FSP FAQs: Metadata for USGS Scientific Data
| FSP FAQs Home | General FAQs | Release of Scientific Data FAQs | Metadata for Scientific Data FAQs | Data Management Planning FAQs |
Note: Terms used in these FAQs will be referred to by their acronyms (in parentheses) as follows: U.S. Geological Survey (USGS), Survey Manual (SM), Instructional Memorandum (IM), Office of Science Quality and Integrity (OSQI), Fundamental Science Practices (FSP), Bureau Approving Officials (BAOs), Office of Science and Technology Policy (OSTP), Office of Management and Budget (OMB), Information Product Data System (IPDS), National Water Information System (NWIS), Freedom of Information Act (FOIA), Data Management Plan (DMP).
These frequently asked questions (FAQs) supplement IM OSQI 2015-02 and apply only to metadata for USGS scientific data. Additional guidance and information on metadata for USGS data products is available at http://www.usgs.gov/datamanagement/describe.php. FAQs on release of scientific data are also available.
Updates and additions to the FAQs will be posted as they occur (month/year).

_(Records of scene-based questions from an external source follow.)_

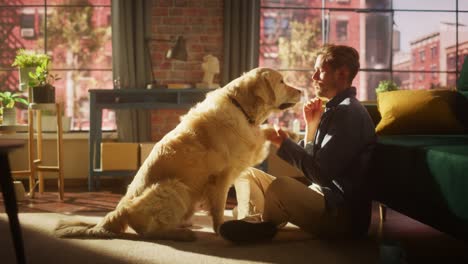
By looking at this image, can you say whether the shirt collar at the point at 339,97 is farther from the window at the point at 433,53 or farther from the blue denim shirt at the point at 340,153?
the window at the point at 433,53

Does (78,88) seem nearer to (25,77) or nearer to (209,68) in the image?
(25,77)

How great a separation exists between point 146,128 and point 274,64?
1.49 metres

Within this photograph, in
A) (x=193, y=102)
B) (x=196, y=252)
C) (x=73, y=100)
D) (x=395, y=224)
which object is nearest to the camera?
(x=196, y=252)

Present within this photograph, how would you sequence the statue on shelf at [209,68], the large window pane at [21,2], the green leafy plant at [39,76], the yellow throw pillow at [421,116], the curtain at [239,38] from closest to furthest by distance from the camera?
the yellow throw pillow at [421,116]
the green leafy plant at [39,76]
the statue on shelf at [209,68]
the curtain at [239,38]
the large window pane at [21,2]

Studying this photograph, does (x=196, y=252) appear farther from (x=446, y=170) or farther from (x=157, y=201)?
(x=446, y=170)

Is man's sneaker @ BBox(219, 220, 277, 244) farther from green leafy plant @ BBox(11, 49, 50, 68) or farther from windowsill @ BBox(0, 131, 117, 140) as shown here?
windowsill @ BBox(0, 131, 117, 140)

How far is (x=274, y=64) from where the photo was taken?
5.57m

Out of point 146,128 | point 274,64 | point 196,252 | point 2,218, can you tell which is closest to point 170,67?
point 146,128

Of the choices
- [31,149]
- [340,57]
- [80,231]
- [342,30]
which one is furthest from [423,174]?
[342,30]

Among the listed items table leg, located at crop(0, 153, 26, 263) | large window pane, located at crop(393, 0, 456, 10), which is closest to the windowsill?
large window pane, located at crop(393, 0, 456, 10)

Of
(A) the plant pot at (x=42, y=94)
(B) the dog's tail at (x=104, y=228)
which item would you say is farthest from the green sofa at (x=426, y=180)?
(A) the plant pot at (x=42, y=94)

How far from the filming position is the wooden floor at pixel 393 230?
7.91 feet

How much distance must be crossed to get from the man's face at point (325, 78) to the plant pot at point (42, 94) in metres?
2.43

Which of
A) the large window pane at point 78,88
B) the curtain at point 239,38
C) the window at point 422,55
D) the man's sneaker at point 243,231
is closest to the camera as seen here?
the man's sneaker at point 243,231
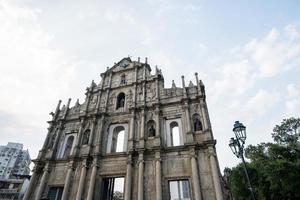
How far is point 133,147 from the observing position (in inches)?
515

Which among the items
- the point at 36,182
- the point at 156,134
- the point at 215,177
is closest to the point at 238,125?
the point at 215,177

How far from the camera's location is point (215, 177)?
1041cm

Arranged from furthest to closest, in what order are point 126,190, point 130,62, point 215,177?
point 130,62, point 126,190, point 215,177

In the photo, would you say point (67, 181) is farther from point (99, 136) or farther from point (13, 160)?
point (13, 160)

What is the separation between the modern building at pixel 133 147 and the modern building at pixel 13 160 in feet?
196

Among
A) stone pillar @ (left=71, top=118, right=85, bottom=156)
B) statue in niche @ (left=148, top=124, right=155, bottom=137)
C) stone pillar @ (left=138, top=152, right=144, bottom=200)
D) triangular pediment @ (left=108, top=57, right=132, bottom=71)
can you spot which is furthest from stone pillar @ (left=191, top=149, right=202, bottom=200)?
triangular pediment @ (left=108, top=57, right=132, bottom=71)

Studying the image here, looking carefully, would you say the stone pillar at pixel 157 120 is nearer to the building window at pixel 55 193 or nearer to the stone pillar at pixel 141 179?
the stone pillar at pixel 141 179

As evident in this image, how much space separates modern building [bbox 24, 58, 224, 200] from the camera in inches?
447

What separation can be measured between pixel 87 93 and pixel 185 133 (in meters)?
10.8

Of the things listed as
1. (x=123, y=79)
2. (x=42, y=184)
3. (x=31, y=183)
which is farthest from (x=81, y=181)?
(x=123, y=79)

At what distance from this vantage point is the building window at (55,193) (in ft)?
43.7

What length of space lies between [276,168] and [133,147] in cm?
1162

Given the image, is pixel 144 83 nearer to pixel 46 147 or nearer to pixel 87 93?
pixel 87 93

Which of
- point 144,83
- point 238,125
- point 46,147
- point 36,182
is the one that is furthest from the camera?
point 144,83
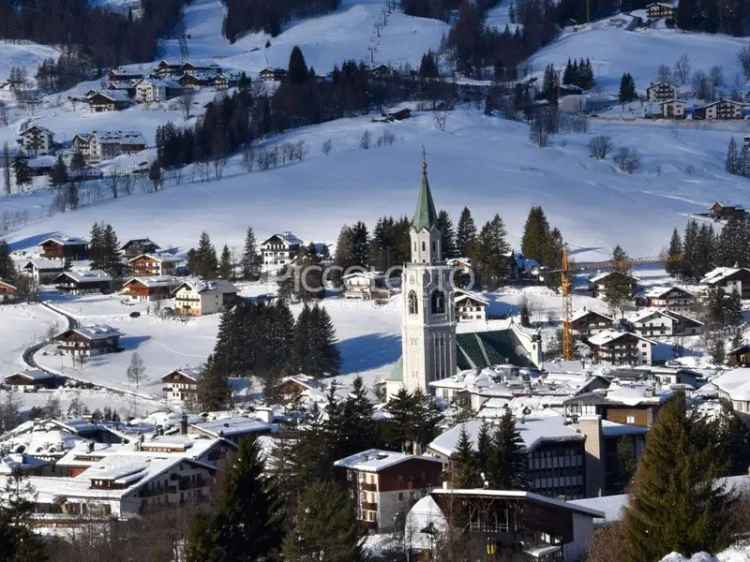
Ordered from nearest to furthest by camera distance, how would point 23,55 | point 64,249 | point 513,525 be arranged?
point 513,525
point 64,249
point 23,55

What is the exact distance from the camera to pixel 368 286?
183 ft

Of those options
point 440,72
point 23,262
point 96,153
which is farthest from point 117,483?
point 440,72

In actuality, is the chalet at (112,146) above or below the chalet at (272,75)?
below

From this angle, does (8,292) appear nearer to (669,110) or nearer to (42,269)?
(42,269)

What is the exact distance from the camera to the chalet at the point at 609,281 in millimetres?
54281

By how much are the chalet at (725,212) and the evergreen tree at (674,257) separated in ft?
18.9

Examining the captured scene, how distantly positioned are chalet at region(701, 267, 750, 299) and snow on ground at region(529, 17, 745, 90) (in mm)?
38759

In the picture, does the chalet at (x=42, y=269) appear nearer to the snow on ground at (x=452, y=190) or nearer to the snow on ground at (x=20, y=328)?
the snow on ground at (x=452, y=190)

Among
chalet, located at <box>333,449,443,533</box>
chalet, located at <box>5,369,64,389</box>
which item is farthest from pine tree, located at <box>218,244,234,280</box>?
chalet, located at <box>333,449,443,533</box>

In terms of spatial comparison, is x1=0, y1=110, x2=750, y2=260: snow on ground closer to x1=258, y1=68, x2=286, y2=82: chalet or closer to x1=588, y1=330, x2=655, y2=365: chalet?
x1=258, y1=68, x2=286, y2=82: chalet

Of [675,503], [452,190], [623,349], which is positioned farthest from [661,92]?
[675,503]

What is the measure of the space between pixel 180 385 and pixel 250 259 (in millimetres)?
14063

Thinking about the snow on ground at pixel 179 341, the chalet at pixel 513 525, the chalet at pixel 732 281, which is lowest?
the snow on ground at pixel 179 341

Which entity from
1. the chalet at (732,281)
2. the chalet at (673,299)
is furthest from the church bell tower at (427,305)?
the chalet at (732,281)
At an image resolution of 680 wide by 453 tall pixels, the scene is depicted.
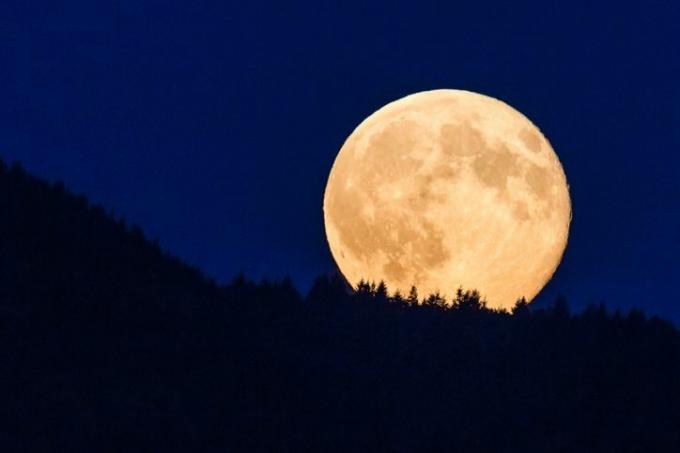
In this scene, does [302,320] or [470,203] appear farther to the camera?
[470,203]

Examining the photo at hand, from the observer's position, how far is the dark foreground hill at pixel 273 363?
1467 centimetres

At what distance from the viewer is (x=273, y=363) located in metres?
17.8

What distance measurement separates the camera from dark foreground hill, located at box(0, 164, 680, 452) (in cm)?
1467

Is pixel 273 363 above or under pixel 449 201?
under

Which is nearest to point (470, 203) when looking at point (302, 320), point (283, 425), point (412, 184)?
point (412, 184)

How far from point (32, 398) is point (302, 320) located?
735cm

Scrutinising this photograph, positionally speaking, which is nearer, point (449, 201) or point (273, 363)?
point (273, 363)

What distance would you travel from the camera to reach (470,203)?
23.2 metres

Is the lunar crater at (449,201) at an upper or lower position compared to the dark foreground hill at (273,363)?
upper

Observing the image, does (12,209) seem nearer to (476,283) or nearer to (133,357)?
(133,357)

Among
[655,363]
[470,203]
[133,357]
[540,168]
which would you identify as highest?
[540,168]

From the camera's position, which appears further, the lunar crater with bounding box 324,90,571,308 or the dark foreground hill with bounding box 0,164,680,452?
the lunar crater with bounding box 324,90,571,308

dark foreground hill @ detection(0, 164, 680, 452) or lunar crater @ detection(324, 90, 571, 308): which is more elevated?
lunar crater @ detection(324, 90, 571, 308)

Questions about FSP policies and procedures that are not addressed here should be directed to the FSP Advisory Committee or a BAO in the OSQI.
- What is metadata?
- Why do we need metadata for data?
- What do metadata records look like?
- How do I create metadata?
- What is a metadata review and who can perform it?
- When do I create metadata?
- I have a lot of data packaged in different datasets and databases, for what packages of data do I produce a metadata record?
- Are metadata records required for any size dataset?
- Are metadata records needed for datasets and databases that are provided by non-USGS authors and are subsequently included in USGS datasets, databases, or publications?
- Are the output data generated by a model simulation subject to the metadata requirement?
- Do summary data tables in information products such as USGS series or outside publications (i.e., journals) need metadata?
- Is USGS Science Publishing Network (SPN) editing required for metadata records?
- Where do the metadata records go once we have created them?
- Where can I find additional guidance or information about metadata?
1. What is metadata?
Metadata refers to documentation of important aspects of the data that describe where, when, and why the data were collected; who collected the data; what types of data were collected; processes used to create the data; what quality assurance controls were used; and where the collected data are located. Metadata are provided in a human-readable form as well as in a format that is machine-readable (i.e., XML) for automated use.
2. Why do we need metadata for data?
Metadata enable users to find, understand, and reuse the data, thus extending the life of the data for those who may want to use or refer to it. In addition, a metadata record is required by the USGS for including data in the Science Data Catalog. Further Federal Government mandates (including Executive Order 12906 and OMB Circular A-16) and USGS policy (IM OSQI 2015-02) require metadata be an integral part of data released to the public.
3. What do metadata records look like?
Examples of metadata for data include those found at http://sofia.usgs.gov/metadata/sflwww/SOFIA_Cape_Sable.html and http://sofia.usgs.gov/metadata/sflwww/gachemca.html. Refer to these and other examples on the USGS Data Management Web page at http://www.usgs.gov/datamanagement/describe/metadata.php#hide-FGDC-CSDGM-Standard-Metadata-Examples.
4. How do I create metadata?
Various tools for creating metadata are available on the USGS Data Management Metadata Web page at http://www.usgs.gov/datamanagement/describe/metadata.php#hide-FGDC-CSDGM-Standard-Metadata-Tools. For example, the Online Metadata Editor (OME) helps you create a valid FGDC metadata record by answering common questions about your data. The tool can be used to start new records, upload and edit existing records, and save completed or ongoing records to the tool or directly to your desktop. The OME tool (https://www1.usgs.gov/csas/ome/) is available to USGS staff.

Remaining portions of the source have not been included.